Alta, Michelle sobressai com seus cabelos encaracolados. Sua afinidade com carros está no sangue: o avô era diretor de uma sucursal da Ford, o pai gostava de trabalhar na oficina particular e o tio participava de corridas. Aos 12 anos, Michelle sentou-se pela primeira vez ao volante. Aos vinte e poucos cultivou uma estreita e inspiradora amizade com o piloto de Fórmula 1 Jochen Mass, que na época vivia na Cidade do Cabo. Hoje, ela participa de ralis e corridas. A empresária de sucesso diz que a paixão por carros lhe “abre as portas para uma comunidade maravilhosa e absolutamente diversificada”.
Quando começou a colecionar, há mais de duas décadas, seu foco ainda estava nos ícones V8 norte-americanos. Depois de um Mustang Fastback de 1968 veio um Corvette de 1958, com o qual ela foi para o encontro da comunidade automotiva na Cidade do Cabo. Foi nesse dia que tudo mudou. Um conhecido lhe ofereceu a chave de seu Porsche 911 Carrera RS verde e a dica: experimentar a arte da engenharia alemã ao invés dos V8 de bloco grande norte-americanos. O longo passeio foi uma experiência revitalizadora.
Seu primeiro Porsche foi um 911 S. No início, David debochou do delicado oldtimer, que – achava ele – quase poderia caber no porta-malas de seu Range Rover. E foi assim que tudo começou. Hoje pertencem à coleção um trator Porsche Diesel “Júnior” de 1958, com o qual a proprietária de vez em quando vai às compras, um Speedster na cor Fjord Green do mesmo ano, diversas variações do 911 com as siglas S, T, E e SC, assim como dois 911 Targa, um 911 GT3 RS, um Cayman GT4, dois 911 Turbo da série G e um 928 S. Em 2015, Michelle Hambly-Grobler foi eleita internacionalmente a Personalidade Porsche do Ano.
A colecionadora pesquisou cada detalhe sobre a mais nova peça de sua frota de veículos, o carro de corrida prateado. Enquanto folheia um álbum com muitas fotografias históricas da década de 1960, ela conta a história do automóvel.
Um sul-africano chamado Bill Jennings construiu o carro de fórmula em 1959 por iniciativa própria. Tecnicamente, ele queria que o veículo se assemelhasse ao Porsche 718 RS 61 Spyder, com o qual Stirling Moss participou com sucesso de corridas de endurance. Aquele 718, carro de fábrica, cujas rodas eram, todavia, revestidas com para-lamas, seria mais tarde não apenas o último carro de corrida de propriedade do famoso britânico, mas também seu favorito. Na época, Jennings escreveu para Zuffenhausen perguntando se a Porsche não poderia disponibilizar-lhe um motor e uma caixa de marchas do 718. Notoriamente respeitado por seu talento construtor, Jennings de fato recebeu um motor Porsche original, além da caixa de marchas e da suspensão traseira, inclusive as rodas. Todas peças de reposição do 718 de Stirling Moss. Usadas, mas restauradas.
“Aqui podemos ver os dois no Grande Prêmio da África do Sul de Fórmula 1, em Kyalami”, conta Michelle, apontando para uma foto em preto e branco, mostrando Moss e Jennings no lendário circuito entre Joanesburgo e Pretória. Após alguns anos bem-sucedidos com seu Porsche de construção própria, Jennings encerrou sua carreira de corridas e se tornou fazendeiro. Pouco tempo depois, o motor do carro foi retirado e vendido. O exterior de alumínio desapareceu sob uma cor vermelha e nele foram transplantados corações estranhos. Primeiro um motor Volvo, depois um propulsor Alfa Romeo.
Nesse intervalo de tempo, Michelle descobriu quase todos os documentos do projeto de Jennings de carro de corrida com motor Carrera e genes de Stirling Moss. Sua grande meta: ela deseja um dia levar o carro de fórmula restaurado e munido de um motor original – que, espera-se, ainda exista em algum lugar – para participar do Festival de Goodwood.

§ **Informações exibidas**:
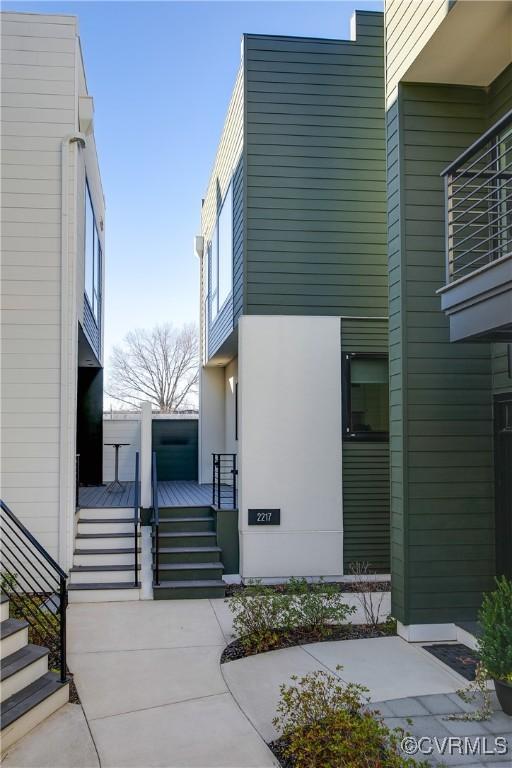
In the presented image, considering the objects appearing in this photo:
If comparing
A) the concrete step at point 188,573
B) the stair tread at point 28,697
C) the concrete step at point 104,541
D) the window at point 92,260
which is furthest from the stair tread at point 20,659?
the window at point 92,260

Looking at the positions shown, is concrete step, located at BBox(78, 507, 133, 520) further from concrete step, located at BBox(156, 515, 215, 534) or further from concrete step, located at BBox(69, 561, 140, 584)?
concrete step, located at BBox(69, 561, 140, 584)

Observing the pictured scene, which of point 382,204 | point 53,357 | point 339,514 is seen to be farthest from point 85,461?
point 382,204

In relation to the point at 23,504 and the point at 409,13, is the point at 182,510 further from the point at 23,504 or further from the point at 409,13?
the point at 409,13

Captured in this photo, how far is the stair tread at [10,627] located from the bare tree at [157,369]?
86.5 feet

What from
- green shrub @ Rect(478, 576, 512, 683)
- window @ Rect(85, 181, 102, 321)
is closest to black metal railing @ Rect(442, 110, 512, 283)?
green shrub @ Rect(478, 576, 512, 683)

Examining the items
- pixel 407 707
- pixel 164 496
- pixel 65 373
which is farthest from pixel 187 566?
pixel 407 707

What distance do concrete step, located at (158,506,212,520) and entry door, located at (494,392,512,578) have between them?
394 cm

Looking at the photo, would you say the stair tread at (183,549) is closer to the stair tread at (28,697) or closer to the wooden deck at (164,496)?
the wooden deck at (164,496)

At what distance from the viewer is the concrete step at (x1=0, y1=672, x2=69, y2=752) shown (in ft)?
12.0

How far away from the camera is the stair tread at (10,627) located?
4.32 m

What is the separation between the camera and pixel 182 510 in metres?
8.37

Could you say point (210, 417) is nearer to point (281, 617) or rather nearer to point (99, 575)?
point (99, 575)

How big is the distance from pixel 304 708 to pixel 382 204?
6.21 meters

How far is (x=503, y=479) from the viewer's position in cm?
545
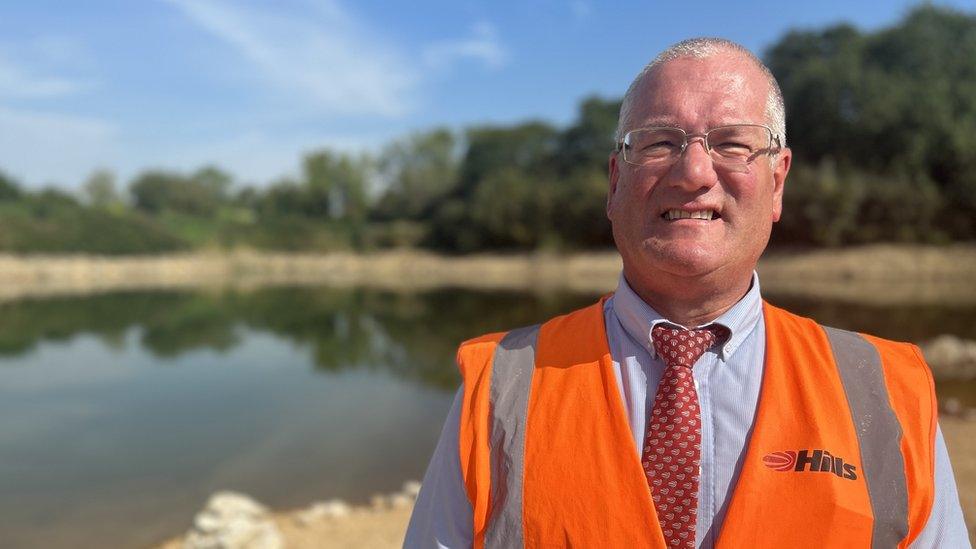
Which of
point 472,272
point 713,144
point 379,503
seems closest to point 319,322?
point 379,503

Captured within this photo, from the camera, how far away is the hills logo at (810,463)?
1.30 m

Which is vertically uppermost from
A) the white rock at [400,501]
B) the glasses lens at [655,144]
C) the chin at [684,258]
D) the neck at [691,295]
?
the glasses lens at [655,144]

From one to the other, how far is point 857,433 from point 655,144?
2.18ft

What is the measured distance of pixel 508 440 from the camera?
4.46ft

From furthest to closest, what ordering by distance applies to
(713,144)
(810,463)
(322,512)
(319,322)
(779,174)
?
(319,322) → (322,512) → (779,174) → (713,144) → (810,463)

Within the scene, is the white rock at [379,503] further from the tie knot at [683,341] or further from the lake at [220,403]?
the tie knot at [683,341]

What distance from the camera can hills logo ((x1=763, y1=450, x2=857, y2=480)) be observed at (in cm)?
130

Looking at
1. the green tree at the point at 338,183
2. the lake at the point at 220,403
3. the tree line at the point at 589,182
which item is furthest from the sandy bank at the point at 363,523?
the green tree at the point at 338,183

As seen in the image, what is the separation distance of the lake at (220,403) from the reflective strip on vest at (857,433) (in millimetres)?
5624

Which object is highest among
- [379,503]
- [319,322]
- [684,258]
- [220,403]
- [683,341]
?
[684,258]

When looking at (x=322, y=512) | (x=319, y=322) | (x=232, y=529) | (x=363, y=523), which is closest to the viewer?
(x=232, y=529)

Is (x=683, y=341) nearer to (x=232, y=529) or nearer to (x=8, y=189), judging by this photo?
(x=232, y=529)

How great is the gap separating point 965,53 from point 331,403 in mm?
36418

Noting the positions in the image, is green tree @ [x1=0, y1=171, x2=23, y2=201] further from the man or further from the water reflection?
the man
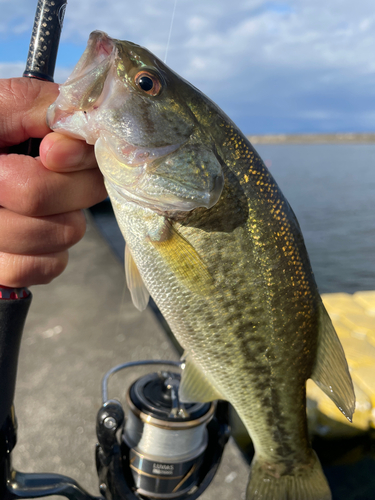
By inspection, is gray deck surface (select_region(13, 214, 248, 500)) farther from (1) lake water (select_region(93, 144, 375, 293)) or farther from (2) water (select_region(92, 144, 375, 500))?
(1) lake water (select_region(93, 144, 375, 293))

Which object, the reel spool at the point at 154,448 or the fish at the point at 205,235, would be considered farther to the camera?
the reel spool at the point at 154,448

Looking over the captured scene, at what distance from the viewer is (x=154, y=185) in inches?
53.5

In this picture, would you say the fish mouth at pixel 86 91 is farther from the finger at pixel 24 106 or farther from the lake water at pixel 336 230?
the lake water at pixel 336 230

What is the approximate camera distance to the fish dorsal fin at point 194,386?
1.72m

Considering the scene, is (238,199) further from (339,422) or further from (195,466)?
(339,422)

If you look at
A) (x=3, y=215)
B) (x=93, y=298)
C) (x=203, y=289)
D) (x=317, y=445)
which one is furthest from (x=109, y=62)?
(x=317, y=445)

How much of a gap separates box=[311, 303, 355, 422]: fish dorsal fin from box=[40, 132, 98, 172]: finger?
3.79 feet

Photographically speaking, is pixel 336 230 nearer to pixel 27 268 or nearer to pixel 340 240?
pixel 340 240

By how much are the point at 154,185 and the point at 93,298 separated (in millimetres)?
3308

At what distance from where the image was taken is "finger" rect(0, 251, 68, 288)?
4.21 ft

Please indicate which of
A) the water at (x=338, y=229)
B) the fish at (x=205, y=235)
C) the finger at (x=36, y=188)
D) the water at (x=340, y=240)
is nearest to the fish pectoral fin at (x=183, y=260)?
the fish at (x=205, y=235)

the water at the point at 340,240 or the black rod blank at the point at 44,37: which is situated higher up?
the black rod blank at the point at 44,37

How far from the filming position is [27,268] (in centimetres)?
130

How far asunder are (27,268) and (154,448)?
106cm
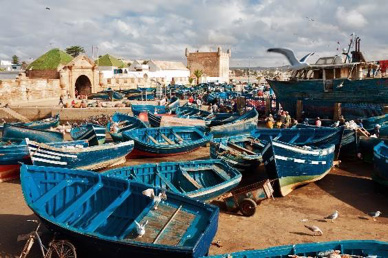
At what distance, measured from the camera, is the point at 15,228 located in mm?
9531

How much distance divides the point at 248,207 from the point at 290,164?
247 cm

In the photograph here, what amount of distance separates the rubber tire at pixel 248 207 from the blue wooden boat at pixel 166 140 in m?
6.92

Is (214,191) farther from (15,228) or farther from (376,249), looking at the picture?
(15,228)

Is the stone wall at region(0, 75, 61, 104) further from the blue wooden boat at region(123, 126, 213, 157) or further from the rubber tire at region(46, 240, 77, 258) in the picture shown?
the rubber tire at region(46, 240, 77, 258)

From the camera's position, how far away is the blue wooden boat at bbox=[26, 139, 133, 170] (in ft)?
39.3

§ **Descrição da tarefa**:
Com base no texto sobre Michelle e seus carros, responda:
(a) Com que carro Michelle foi ao encontro da comunidade automotiva na Cidade do Cabo?
(b) Em que ano Michelle Hambly-Grobler foi eleita internacionalmente a Personalidade Porsche do Ano?
(c) Que motores foram colocados no carro de Jennings depois que o motor original foi retirado e vendido?

§ **Solução do problema**:
(a) Com um Corvette de 1958.
(b) Em 2015.
(c) Primeiro um motor Volvo, depois um propulsor Alfa Romeo.